WHAT IS BEING ASKED → Copy out all of the data below word for word, leaving out the pictures.

— start of RECORDS TO USE —

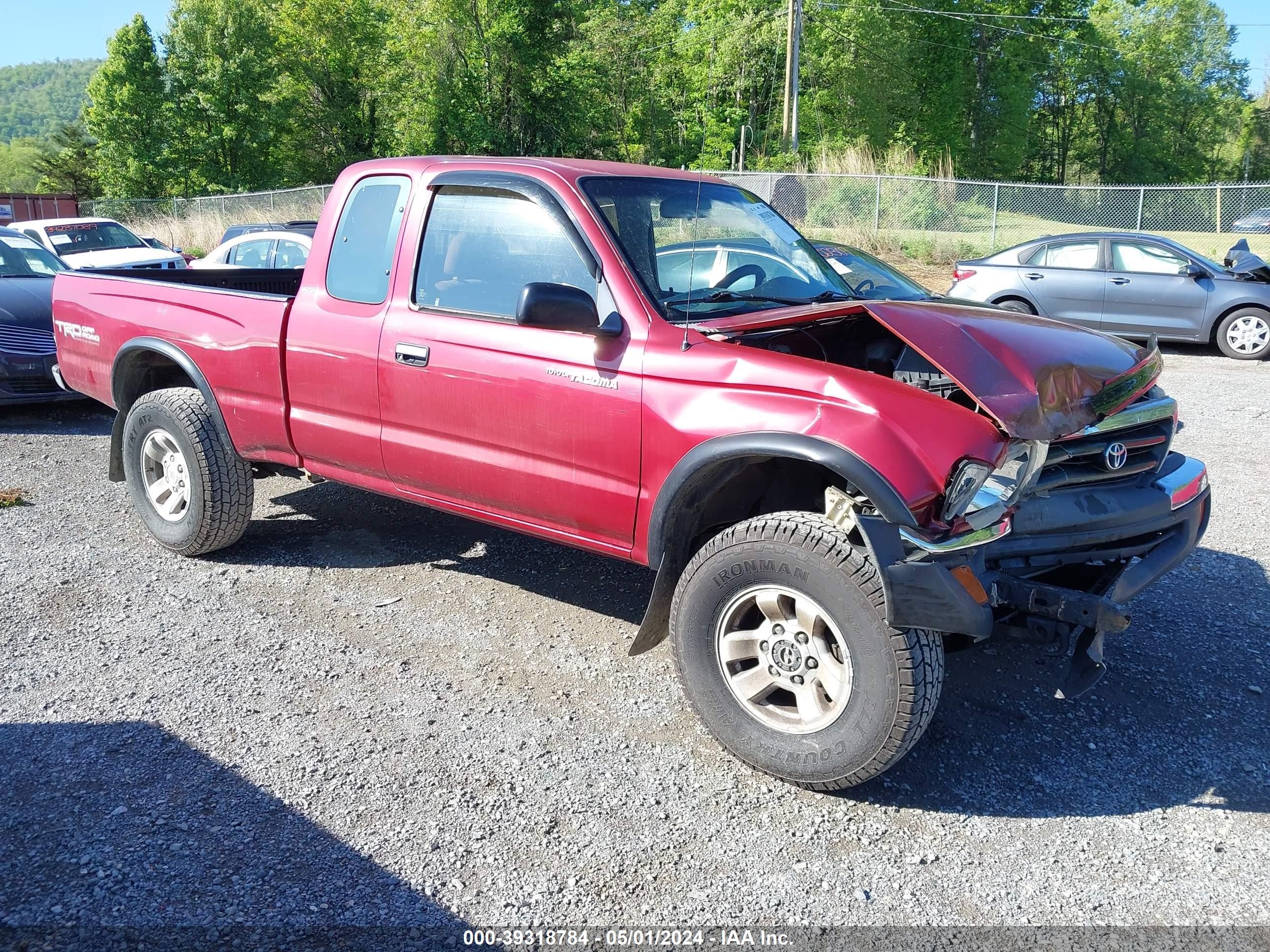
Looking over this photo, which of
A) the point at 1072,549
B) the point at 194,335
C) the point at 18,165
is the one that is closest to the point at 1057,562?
the point at 1072,549

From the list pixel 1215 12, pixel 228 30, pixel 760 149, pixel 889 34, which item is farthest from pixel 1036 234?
pixel 1215 12

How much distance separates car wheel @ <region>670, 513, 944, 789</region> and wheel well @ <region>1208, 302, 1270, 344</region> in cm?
1174

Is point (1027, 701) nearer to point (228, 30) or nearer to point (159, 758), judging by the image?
point (159, 758)

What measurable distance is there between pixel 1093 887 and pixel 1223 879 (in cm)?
40

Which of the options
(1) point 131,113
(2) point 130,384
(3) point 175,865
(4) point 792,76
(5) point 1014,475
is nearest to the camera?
(3) point 175,865

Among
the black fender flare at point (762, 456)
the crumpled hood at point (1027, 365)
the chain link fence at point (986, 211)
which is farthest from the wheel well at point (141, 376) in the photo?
the chain link fence at point (986, 211)

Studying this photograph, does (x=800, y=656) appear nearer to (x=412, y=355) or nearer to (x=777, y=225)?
(x=412, y=355)

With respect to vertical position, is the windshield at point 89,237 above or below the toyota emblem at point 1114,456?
above

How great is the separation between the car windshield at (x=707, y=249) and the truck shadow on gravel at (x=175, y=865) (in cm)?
220

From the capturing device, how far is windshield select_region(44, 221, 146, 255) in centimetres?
1617

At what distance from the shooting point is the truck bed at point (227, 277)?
6078 millimetres

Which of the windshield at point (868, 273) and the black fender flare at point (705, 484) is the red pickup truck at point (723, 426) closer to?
the black fender flare at point (705, 484)

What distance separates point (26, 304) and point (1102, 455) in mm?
8963

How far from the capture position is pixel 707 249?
4320mm
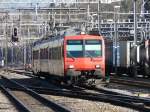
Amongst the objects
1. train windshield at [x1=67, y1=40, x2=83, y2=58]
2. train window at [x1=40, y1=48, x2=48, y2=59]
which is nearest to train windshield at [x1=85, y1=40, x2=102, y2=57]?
train windshield at [x1=67, y1=40, x2=83, y2=58]

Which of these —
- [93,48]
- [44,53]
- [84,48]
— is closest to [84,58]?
[84,48]

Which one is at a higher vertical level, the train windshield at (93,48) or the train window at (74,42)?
the train window at (74,42)

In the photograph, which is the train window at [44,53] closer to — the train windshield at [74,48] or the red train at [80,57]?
the red train at [80,57]

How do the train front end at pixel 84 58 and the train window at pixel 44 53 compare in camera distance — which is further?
the train window at pixel 44 53

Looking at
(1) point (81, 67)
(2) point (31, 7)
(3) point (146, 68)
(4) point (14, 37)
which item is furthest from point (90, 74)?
(2) point (31, 7)

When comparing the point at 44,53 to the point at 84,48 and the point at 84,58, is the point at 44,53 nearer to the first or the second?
the point at 84,48

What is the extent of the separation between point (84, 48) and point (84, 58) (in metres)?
0.57

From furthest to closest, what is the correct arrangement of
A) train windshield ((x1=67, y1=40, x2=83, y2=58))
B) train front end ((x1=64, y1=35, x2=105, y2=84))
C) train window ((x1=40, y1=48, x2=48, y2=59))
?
train window ((x1=40, y1=48, x2=48, y2=59))
train windshield ((x1=67, y1=40, x2=83, y2=58))
train front end ((x1=64, y1=35, x2=105, y2=84))

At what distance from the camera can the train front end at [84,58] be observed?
2731 cm

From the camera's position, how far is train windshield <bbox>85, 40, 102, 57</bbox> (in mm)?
27766

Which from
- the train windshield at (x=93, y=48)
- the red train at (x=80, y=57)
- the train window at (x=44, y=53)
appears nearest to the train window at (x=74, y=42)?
the red train at (x=80, y=57)

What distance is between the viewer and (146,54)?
41.4 m

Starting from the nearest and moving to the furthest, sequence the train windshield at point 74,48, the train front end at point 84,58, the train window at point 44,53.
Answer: the train front end at point 84,58 → the train windshield at point 74,48 → the train window at point 44,53

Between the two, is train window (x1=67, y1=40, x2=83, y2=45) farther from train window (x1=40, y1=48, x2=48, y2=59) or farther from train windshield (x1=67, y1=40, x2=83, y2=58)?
train window (x1=40, y1=48, x2=48, y2=59)
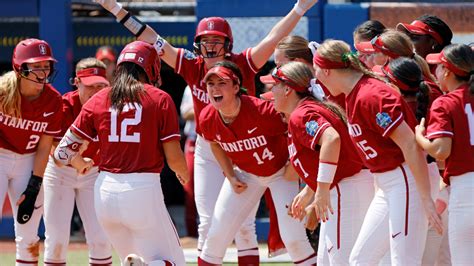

— end of RECORDS TO USE —

WRITTEN REPLY →
Looking over this photo, which of
A) the point at 1072,549
B) the point at 194,335
C) the point at 18,165
is the one that is closest to the point at 1057,562?
the point at 1072,549

From the list pixel 1215 12, pixel 228 30, pixel 760 149, pixel 889 34, which item is farthest from pixel 1036 234?
pixel 1215 12

How much distance separates car wheel @ <region>670, 513, 944, 789</region> and wheel well @ <region>1208, 302, 1270, 344</region> in cm?
1174

Is point (1027, 701) nearer to point (228, 30) or nearer to point (159, 758), judging by the image?
point (159, 758)

What measurable distance is there between pixel 1093 887 and pixel 1223 879 (in cm)?
40

Which of the options
(1) point 131,113
(2) point 130,384
(3) point 175,865
(4) point 792,76
(5) point 1014,475
is nearest to the camera?
(3) point 175,865

Among
the black fender flare at point (762, 456)
the crumpled hood at point (1027, 365)
the chain link fence at point (986, 211)
which is farthest from the wheel well at point (141, 376) in the photo?
the chain link fence at point (986, 211)

Studying this photograph, does (x=800, y=656) appear nearer to (x=412, y=355) or nearer to (x=777, y=225)?
(x=412, y=355)

With respect to vertical position, is the windshield at point 89,237 above or below the toyota emblem at point 1114,456?
above

How great is the separation between the car windshield at (x=707, y=249) and the truck shadow on gravel at (x=175, y=865) (in cm)?
220

From the capturing device, how far is windshield select_region(44, 221, 146, 255) in centimetres?
1617

At what distance from the shooting point is the truck bed at point (227, 277)?
6078 millimetres

Which of the windshield at point (868, 273) and the black fender flare at point (705, 484) is the red pickup truck at point (723, 426) closer to?
the black fender flare at point (705, 484)

What distance separates point (26, 304) and point (1102, 455) in mm?
8963

How far from the capture position is pixel 707 249?
4320mm
Amongst the objects
1. train windshield at [x1=67, y1=40, x2=83, y2=58]
2. train window at [x1=40, y1=48, x2=48, y2=59]
which is nearest to train windshield at [x1=85, y1=40, x2=102, y2=57]?
train windshield at [x1=67, y1=40, x2=83, y2=58]

Which of these —
- [93,48]
- [44,53]
- [84,48]
— is closest to [84,58]?
[84,48]

Which one is at a higher vertical level, the train windshield at (93,48) or the train window at (74,42)?
the train window at (74,42)

In the photograph, which is the train window at [44,53] closer to — the train windshield at [74,48] or the red train at [80,57]?
the red train at [80,57]

How do the train front end at pixel 84 58 and the train window at pixel 44 53 compare in camera distance — which is further?
the train window at pixel 44 53

Looking at
(1) point (81, 67)
(2) point (31, 7)
(3) point (146, 68)
(4) point (14, 37)
which item is furthest from point (90, 74)?
(2) point (31, 7)

When comparing the point at 44,53 to the point at 84,48 and the point at 84,58, is the point at 44,53 nearer to the first or the second?
the point at 84,48

What is the extent of the separation between point (84, 48) and point (84, 58) (in metres)?
0.57

From furthest to closest, what is the correct arrangement of
A) train windshield ((x1=67, y1=40, x2=83, y2=58))
B) train front end ((x1=64, y1=35, x2=105, y2=84))
C) train window ((x1=40, y1=48, x2=48, y2=59))
?
train window ((x1=40, y1=48, x2=48, y2=59))
train windshield ((x1=67, y1=40, x2=83, y2=58))
train front end ((x1=64, y1=35, x2=105, y2=84))

At what distance from the camera can the train front end at [84,58] be observed?
2731 cm

From the camera's position, how far is train windshield <bbox>85, 40, 102, 57</bbox> (in mm)?
27766

Which from
- the train windshield at (x=93, y=48)
- the red train at (x=80, y=57)
- the train window at (x=44, y=53)
appears nearest to the train window at (x=74, y=42)?
the red train at (x=80, y=57)

What distance is between the viewer and (146,54)?
41.4 m

Starting from the nearest and moving to the furthest, sequence the train windshield at point 74,48, the train front end at point 84,58, the train window at point 44,53.
Answer: the train front end at point 84,58 → the train windshield at point 74,48 → the train window at point 44,53

Between the two, is train window (x1=67, y1=40, x2=83, y2=45) farther from train window (x1=40, y1=48, x2=48, y2=59) or farther from train windshield (x1=67, y1=40, x2=83, y2=58)?
train window (x1=40, y1=48, x2=48, y2=59)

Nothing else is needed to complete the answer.